--- Given task ---
Locate every line in the records that contains the string "background", matching case exactly, and copy each such line.
● ● ●
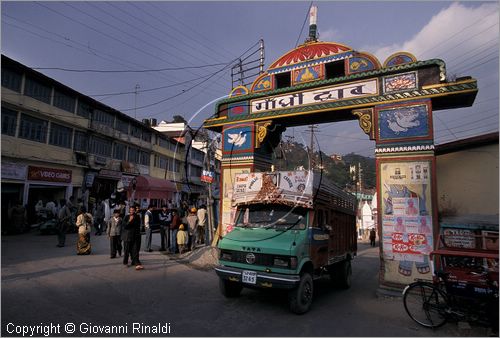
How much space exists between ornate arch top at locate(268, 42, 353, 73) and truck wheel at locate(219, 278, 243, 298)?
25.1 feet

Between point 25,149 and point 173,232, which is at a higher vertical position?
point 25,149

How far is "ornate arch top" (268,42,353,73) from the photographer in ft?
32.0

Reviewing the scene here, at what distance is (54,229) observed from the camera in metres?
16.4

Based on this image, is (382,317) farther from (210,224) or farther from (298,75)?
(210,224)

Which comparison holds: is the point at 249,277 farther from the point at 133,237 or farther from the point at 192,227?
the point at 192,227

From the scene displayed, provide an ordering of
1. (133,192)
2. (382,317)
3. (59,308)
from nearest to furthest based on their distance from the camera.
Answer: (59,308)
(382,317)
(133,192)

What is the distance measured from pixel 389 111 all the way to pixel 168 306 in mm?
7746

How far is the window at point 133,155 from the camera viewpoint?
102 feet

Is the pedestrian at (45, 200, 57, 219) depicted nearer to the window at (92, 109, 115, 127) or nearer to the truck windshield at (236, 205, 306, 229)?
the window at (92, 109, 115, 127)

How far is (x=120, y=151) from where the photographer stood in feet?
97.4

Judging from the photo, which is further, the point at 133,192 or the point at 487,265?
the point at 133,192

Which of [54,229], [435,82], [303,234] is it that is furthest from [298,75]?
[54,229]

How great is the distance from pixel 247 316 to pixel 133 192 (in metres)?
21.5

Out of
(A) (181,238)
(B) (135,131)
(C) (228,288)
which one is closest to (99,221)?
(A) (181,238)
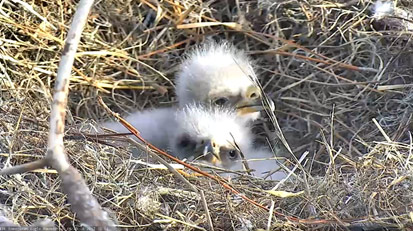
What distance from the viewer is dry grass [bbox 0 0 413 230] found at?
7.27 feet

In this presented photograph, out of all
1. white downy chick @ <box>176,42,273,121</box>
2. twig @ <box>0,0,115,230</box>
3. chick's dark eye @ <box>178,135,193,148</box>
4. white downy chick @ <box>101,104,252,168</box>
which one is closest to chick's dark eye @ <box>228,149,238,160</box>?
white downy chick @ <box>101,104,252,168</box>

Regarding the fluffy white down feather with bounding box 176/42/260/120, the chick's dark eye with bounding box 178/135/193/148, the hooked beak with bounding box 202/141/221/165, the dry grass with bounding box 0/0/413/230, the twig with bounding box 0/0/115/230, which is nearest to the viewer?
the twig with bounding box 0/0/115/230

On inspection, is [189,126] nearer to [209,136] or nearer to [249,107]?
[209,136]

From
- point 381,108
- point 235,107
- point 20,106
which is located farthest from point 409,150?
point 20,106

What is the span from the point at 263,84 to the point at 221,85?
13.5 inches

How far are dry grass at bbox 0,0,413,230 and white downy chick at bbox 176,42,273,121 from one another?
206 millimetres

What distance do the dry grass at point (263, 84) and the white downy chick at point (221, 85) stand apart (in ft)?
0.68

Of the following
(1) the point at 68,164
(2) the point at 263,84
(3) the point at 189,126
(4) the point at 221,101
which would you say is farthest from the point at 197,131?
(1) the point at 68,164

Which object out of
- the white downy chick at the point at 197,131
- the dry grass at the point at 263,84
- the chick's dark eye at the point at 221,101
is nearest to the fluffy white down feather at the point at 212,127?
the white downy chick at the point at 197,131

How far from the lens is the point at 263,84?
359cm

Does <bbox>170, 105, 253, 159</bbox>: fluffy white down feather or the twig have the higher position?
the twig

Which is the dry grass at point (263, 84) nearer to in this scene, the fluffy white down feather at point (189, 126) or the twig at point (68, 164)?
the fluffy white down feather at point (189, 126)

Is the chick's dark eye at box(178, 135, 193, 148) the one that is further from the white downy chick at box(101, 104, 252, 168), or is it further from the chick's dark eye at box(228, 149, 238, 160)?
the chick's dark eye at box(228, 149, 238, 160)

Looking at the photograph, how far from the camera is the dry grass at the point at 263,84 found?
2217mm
● ● ●
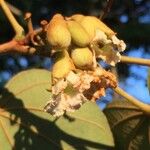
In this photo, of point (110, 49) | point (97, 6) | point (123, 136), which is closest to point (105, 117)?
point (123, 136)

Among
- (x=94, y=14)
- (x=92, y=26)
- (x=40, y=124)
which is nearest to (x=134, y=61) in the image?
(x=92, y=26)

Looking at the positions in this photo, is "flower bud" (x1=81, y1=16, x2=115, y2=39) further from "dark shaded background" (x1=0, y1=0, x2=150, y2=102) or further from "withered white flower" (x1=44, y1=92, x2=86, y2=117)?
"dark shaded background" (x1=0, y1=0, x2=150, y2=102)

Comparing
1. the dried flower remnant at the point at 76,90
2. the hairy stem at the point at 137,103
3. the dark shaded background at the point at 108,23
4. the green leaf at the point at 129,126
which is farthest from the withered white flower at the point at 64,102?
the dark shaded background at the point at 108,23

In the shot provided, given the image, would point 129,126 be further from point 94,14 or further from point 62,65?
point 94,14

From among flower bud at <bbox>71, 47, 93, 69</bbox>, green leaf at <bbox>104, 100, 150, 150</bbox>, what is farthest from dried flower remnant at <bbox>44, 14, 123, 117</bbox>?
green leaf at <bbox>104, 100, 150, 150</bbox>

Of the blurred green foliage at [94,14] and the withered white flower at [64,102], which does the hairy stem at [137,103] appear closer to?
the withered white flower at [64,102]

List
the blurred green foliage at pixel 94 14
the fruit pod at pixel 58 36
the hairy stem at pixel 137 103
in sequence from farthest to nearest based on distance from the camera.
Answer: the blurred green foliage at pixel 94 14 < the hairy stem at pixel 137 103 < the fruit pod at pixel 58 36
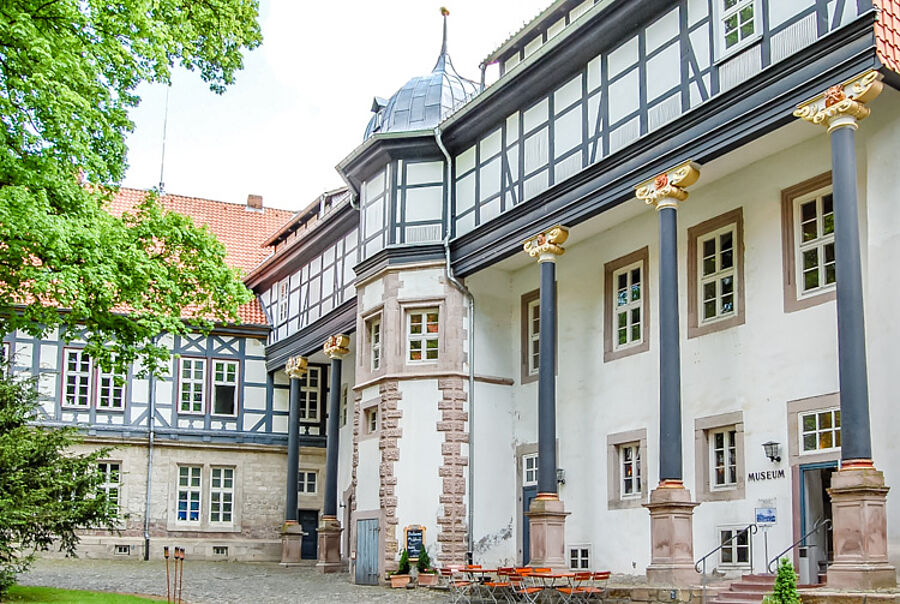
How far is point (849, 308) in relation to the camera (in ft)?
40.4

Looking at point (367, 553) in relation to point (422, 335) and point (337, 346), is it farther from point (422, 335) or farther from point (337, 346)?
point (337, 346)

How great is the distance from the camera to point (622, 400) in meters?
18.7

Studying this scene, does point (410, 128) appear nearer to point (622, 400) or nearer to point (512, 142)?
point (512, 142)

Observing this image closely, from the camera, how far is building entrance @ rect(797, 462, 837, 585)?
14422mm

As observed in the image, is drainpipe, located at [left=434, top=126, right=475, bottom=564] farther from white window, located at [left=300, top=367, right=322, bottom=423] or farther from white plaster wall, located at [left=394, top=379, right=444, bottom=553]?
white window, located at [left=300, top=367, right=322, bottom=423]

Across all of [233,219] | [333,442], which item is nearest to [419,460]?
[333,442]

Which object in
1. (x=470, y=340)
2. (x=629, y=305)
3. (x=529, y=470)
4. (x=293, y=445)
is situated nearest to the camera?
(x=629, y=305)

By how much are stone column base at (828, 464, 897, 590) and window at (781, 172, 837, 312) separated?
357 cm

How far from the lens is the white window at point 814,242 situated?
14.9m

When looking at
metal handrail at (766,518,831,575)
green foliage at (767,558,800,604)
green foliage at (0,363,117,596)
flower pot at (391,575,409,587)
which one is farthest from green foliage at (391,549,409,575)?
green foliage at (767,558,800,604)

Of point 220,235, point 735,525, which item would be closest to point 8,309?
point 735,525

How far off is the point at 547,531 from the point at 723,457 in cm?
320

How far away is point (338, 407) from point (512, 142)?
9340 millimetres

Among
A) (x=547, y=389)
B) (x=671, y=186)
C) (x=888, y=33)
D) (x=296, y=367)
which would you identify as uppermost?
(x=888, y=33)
● ● ●
--- Response ---
Looking at the positions in this photo, is "flower bud" (x1=81, y1=16, x2=115, y2=39) further from "dark shaded background" (x1=0, y1=0, x2=150, y2=102) or further from "withered white flower" (x1=44, y1=92, x2=86, y2=117)?
"dark shaded background" (x1=0, y1=0, x2=150, y2=102)
3. the dark shaded background at the point at 108,23
the dark shaded background at the point at 108,23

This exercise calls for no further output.